**Directions:** Print the data that follows word for word, leaving out any picture.

**Exercise data:**
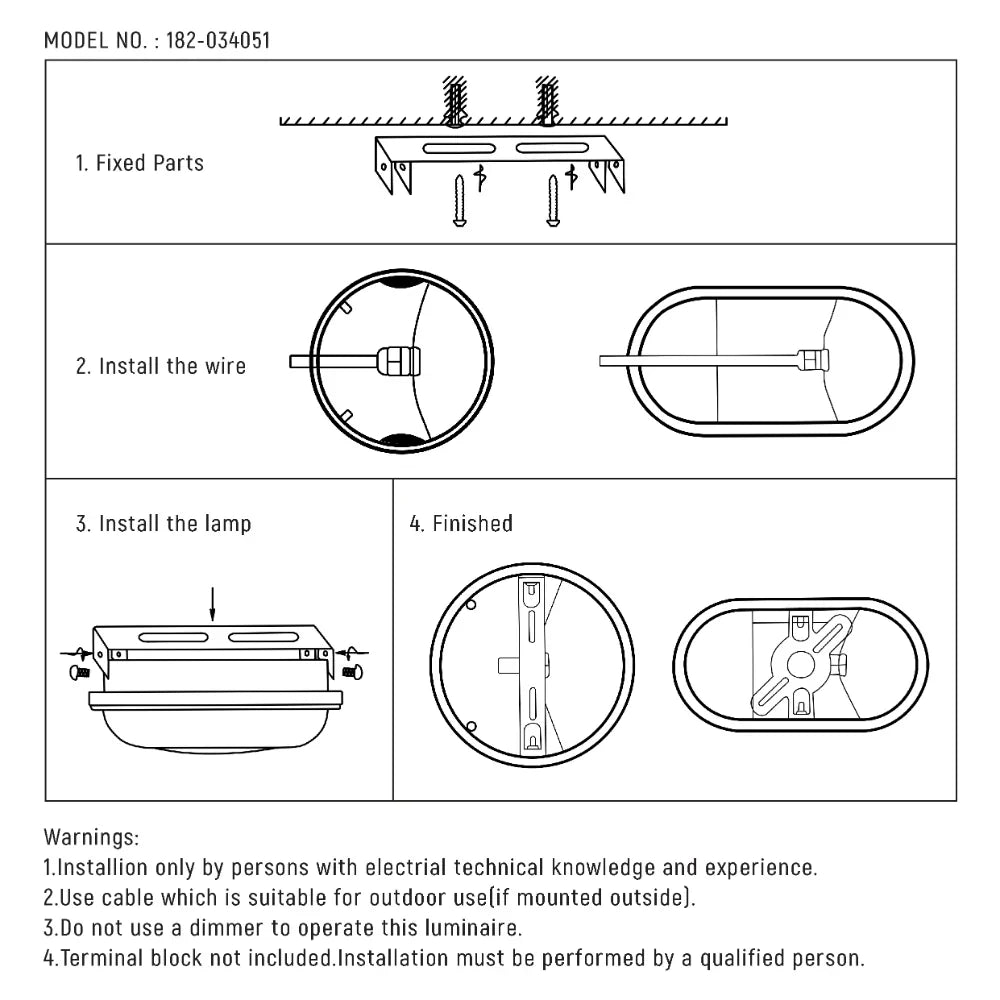 MODEL NO. : 182-034051

1. Fixed Parts

2. Install the wire

3. Install the lamp

4. Finished

Warnings:
1.Installion only by persons with electrial technical knowledge and experience.
2.Use cable which is suitable for outdoor use(if mounted outside).
3.Do not use a dimmer to operate this luminaire.
4.Terminal block not included.Installation must be performed by a qualified person.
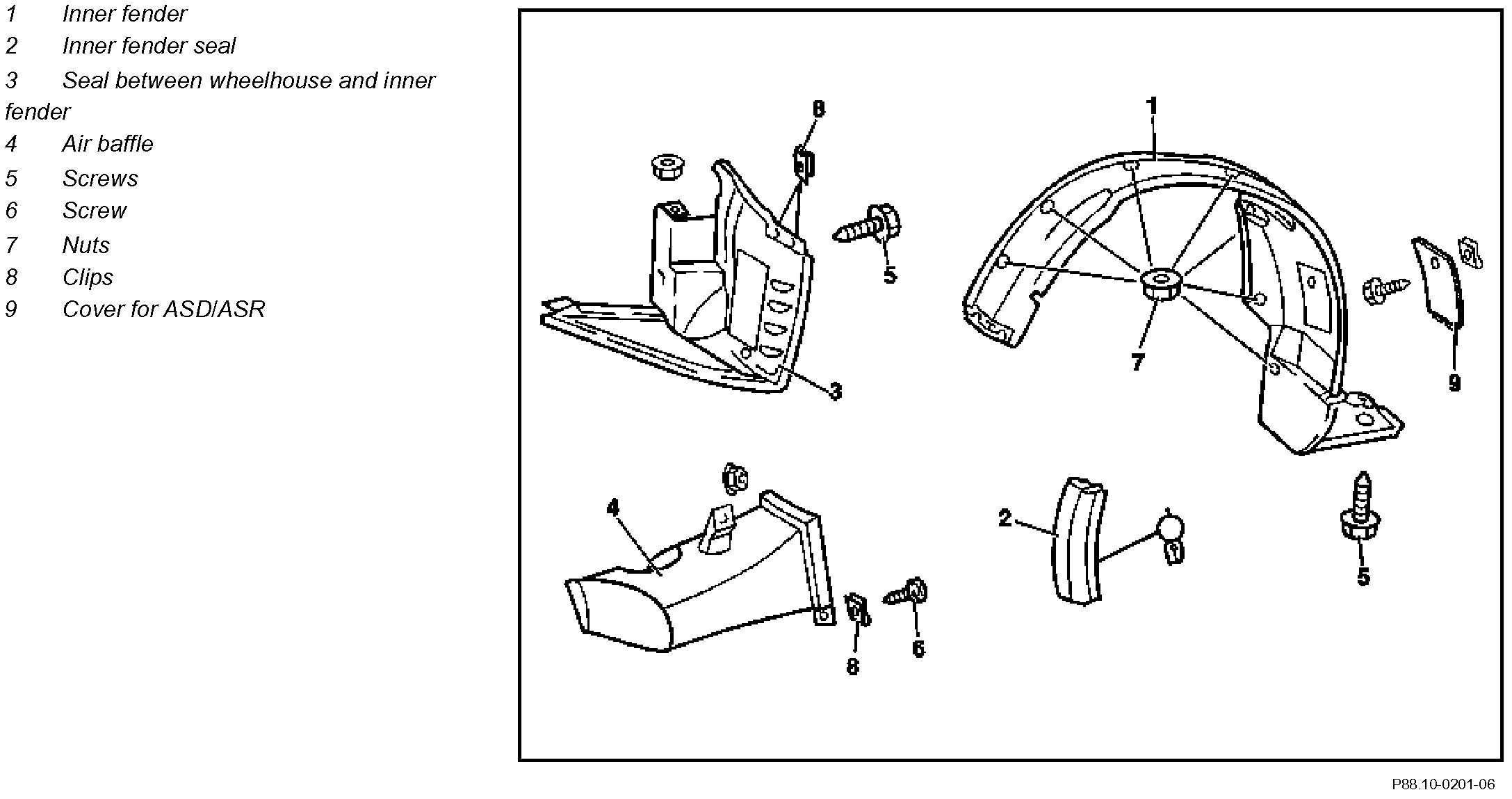 1 Inner fender
2 Inner fender seal
3 Seal between wheelhouse and inner fender
4 Air baffle
5 Screws
6 Screw
7 Nuts
8 Clips
9 Cover for ASD/ASR

8
1
5
7
9
3
4
2
5
8
6

P88.10-0201-06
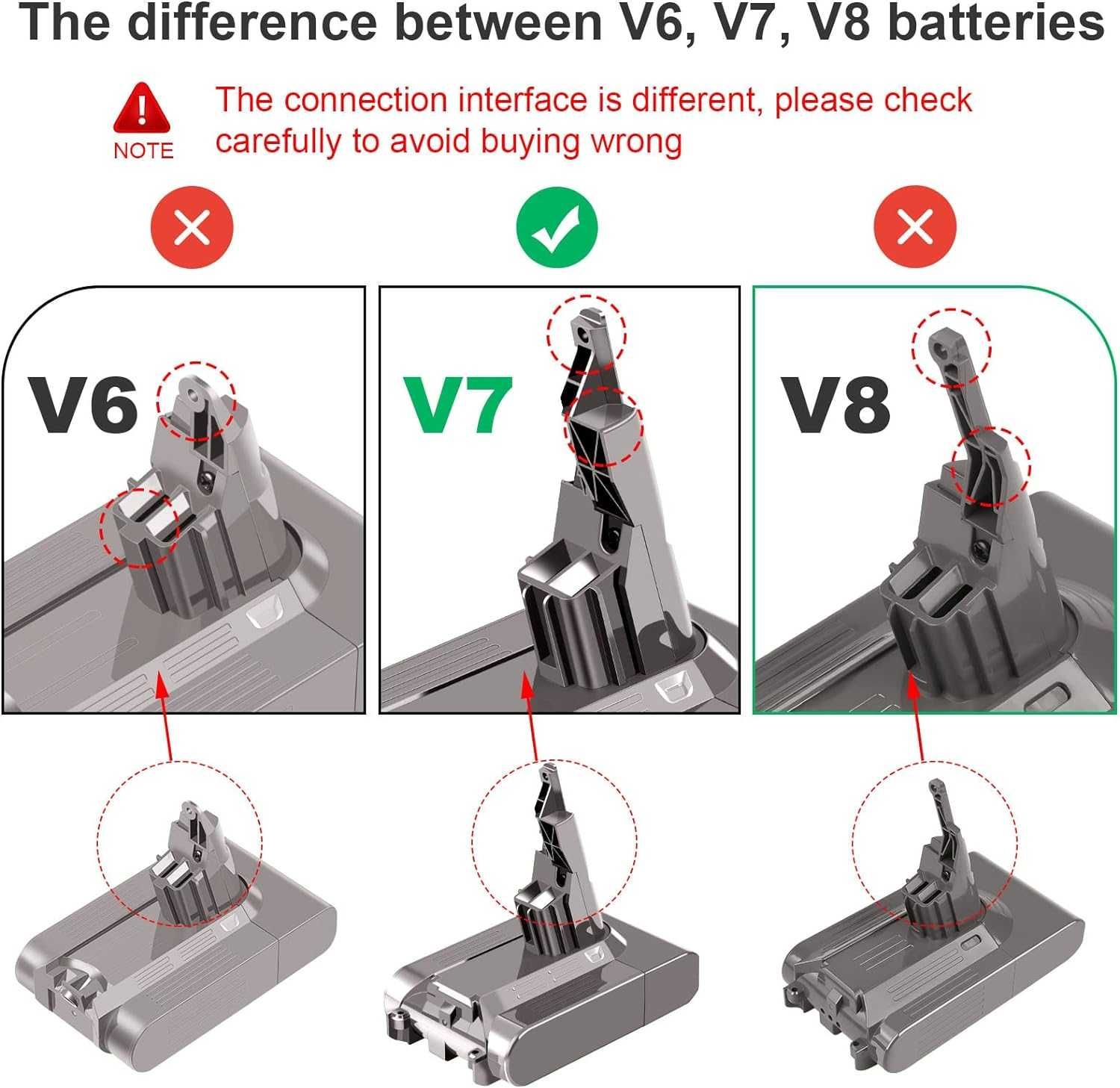 The difference between V6, V7, V8 batteries

NOTE

The connection interface is different, please check carefully to avoid buying wrong

V6

V7

V8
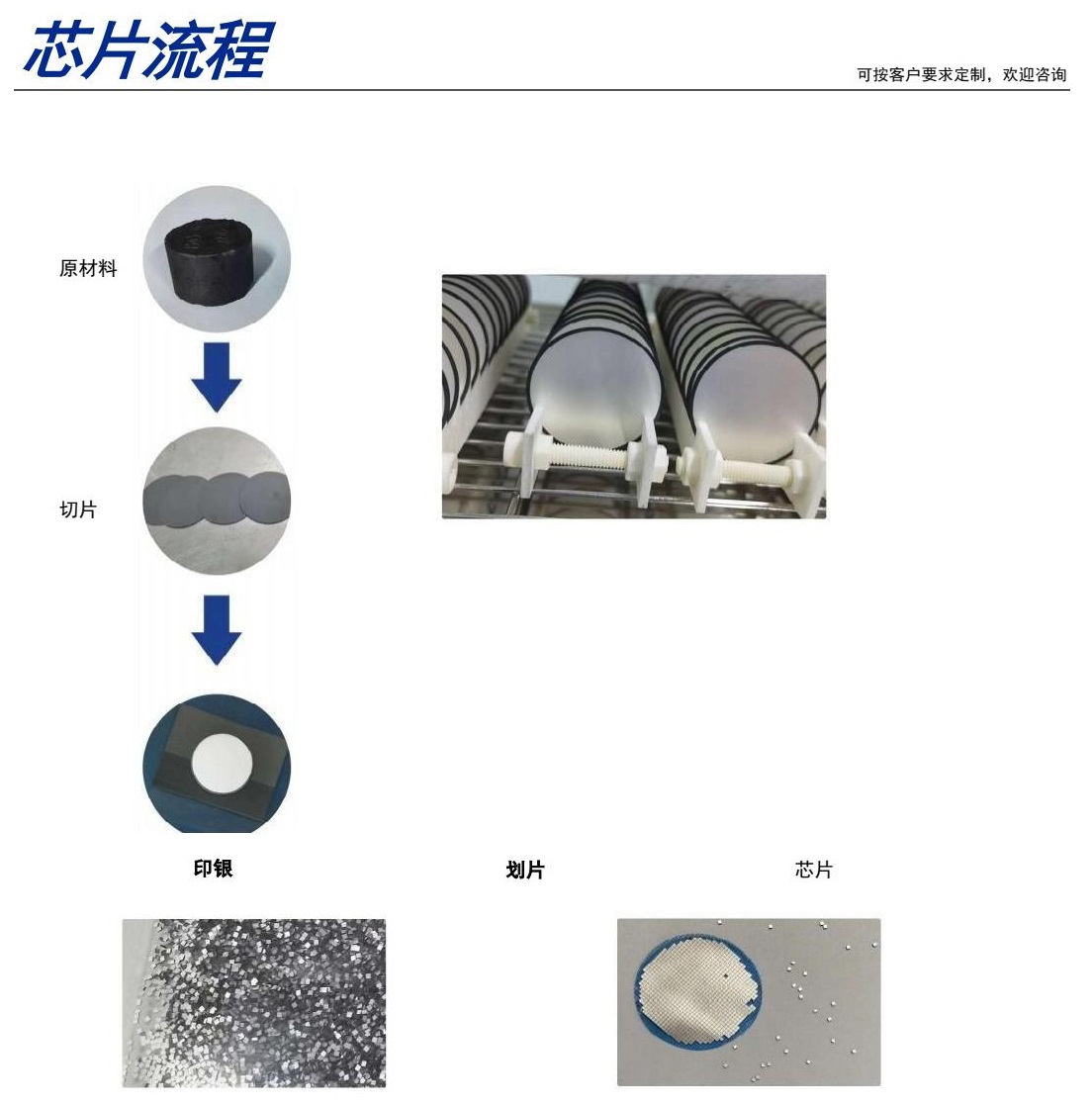 芯片流程

可按客户要求定制，欢迎咨询

原材料

切片

印银

划片

芯片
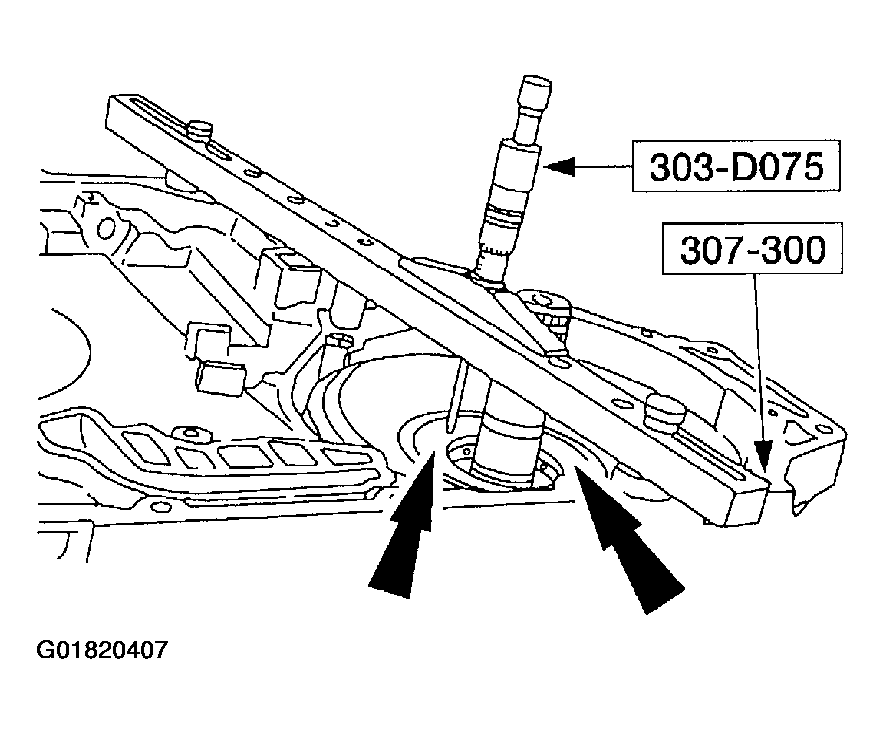 303-D075

307-300

G01820407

**Written answer:**
 MODEL NO. : 182-034051

1. Fixed Parts

2. Install the wire

3. Install the lamp

4. Finished

Warnings:
1.Installion only by persons with electrial technical knowledge and experience.
2.Use cable which is suitable for outdoor use(if mounted outside).
3.Do not use a dimmer to operate this luminaire.
4.Terminal block not included.Installation must be performed by a qualified person.
 1 Inner fender
2 Inner fender seal
3 Seal between wheelhouse and inner fender
4 Air baffle
5 Screws
6 Screw
7 Nuts
8 Clips
9 Cover for ASD/ASR

8
1
5
7
9
3
4
2
5
8
6

P88.10-0201-06
 The difference between V6, V7, V8 batteries

NOTE

The connection interface is different, please check carefully to avoid buying wrong

V6

V7

V8
 芯片流程

可按客户要求定制，欢迎咨询

原材料

切片

印银

划片

芯片
 303-D075

307-300

G01820407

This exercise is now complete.